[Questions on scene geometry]
========================================================================

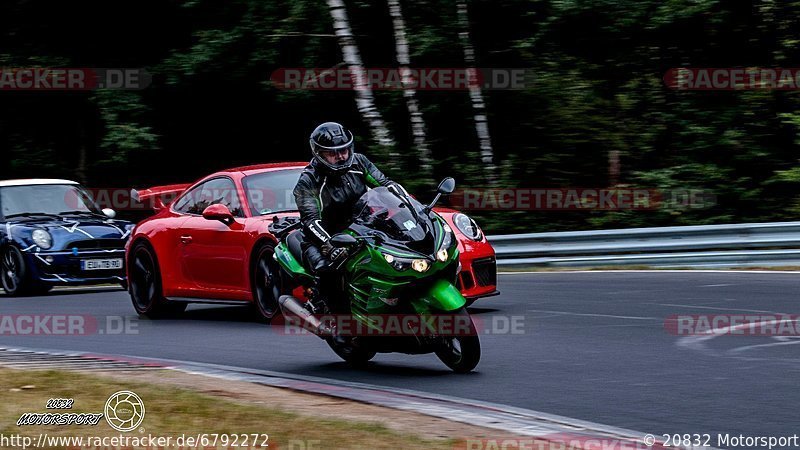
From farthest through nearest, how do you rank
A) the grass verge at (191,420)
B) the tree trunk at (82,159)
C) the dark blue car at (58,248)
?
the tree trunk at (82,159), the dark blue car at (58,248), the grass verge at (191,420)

========================================================================

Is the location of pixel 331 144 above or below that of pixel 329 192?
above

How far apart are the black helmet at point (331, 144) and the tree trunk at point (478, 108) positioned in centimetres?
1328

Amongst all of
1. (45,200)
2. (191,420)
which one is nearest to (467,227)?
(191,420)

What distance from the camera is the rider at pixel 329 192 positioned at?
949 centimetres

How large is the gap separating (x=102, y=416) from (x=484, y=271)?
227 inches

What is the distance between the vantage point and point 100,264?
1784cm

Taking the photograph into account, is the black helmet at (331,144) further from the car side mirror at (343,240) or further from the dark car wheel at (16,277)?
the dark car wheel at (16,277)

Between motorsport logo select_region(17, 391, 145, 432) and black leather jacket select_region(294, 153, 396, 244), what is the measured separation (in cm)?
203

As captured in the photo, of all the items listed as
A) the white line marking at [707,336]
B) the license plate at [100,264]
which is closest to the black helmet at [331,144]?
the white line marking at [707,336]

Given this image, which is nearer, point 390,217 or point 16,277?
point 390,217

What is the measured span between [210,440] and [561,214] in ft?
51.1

========================================================================

Exercise brief: Echo the data between the lines holding "From farthest through" and "the tree trunk at (82,159), the", inclusive.

Task output:
From farthest through nearest, how do you rank
A) the grass verge at (191,420)
B) the tree trunk at (82,159)
C) the dark blue car at (58,248)
?
the tree trunk at (82,159), the dark blue car at (58,248), the grass verge at (191,420)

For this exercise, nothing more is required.